Comparative Optimization of EfficientNetB3, MobileNetV2, and ResNet50 for Waste Classification Sarifah Agustiani; Haryani Haryani; Agus Junaidi; Rizky Rachma Putri; Meutia Raissa Emiliana
Jurnal Informatika Vol. 12 No. 2 (2025): October
Publisher : Universitas Bina Sarana Informatika

Show Abstract | Download Original | Original Source | Check in Google Scholar | DOI: 10.31294/

Abstract

Waste management is an important challenge in protecting the environment and public health. Improperly managed waste can cause pollution and hinder the recycling process. This study aims to classify waste based on images by optimizing three deep learning architectures, namely EfficientNetB3, MobileNetV2, and ResNet50, to determine the model with the best performance.
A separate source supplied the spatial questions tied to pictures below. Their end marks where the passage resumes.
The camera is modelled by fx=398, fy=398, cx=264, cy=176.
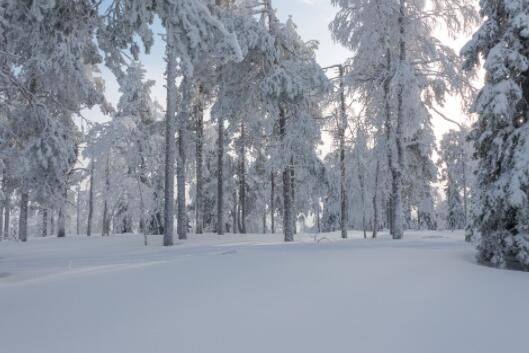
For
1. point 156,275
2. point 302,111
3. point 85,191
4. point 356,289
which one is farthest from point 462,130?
point 85,191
The dataset comes from the Kaggle platform, consisting of 4,650 images in six categories: battery, glass, metal, organic, paper, and plastic. The research stages include preprocessing, data augmentation, model development, and evaluation using accuracy, precision, recall, and F1-score metrics. The results show that EfficientNetB3 with the Adam optimizer achieved the best performance with 93% accuracy, followed by ResNet50 with 91%, while MobileNetV2 ranged from 70–73% depending on the optimizer. Variations in optimizers were found to affect model performance, while data augmentation improved generalization capabilities, especially in classes with limited samples. This research confirms the potential of deep learning methods in supporting automatic waste classification systems and provides a basis for the development of technology-based waste management systems in the future.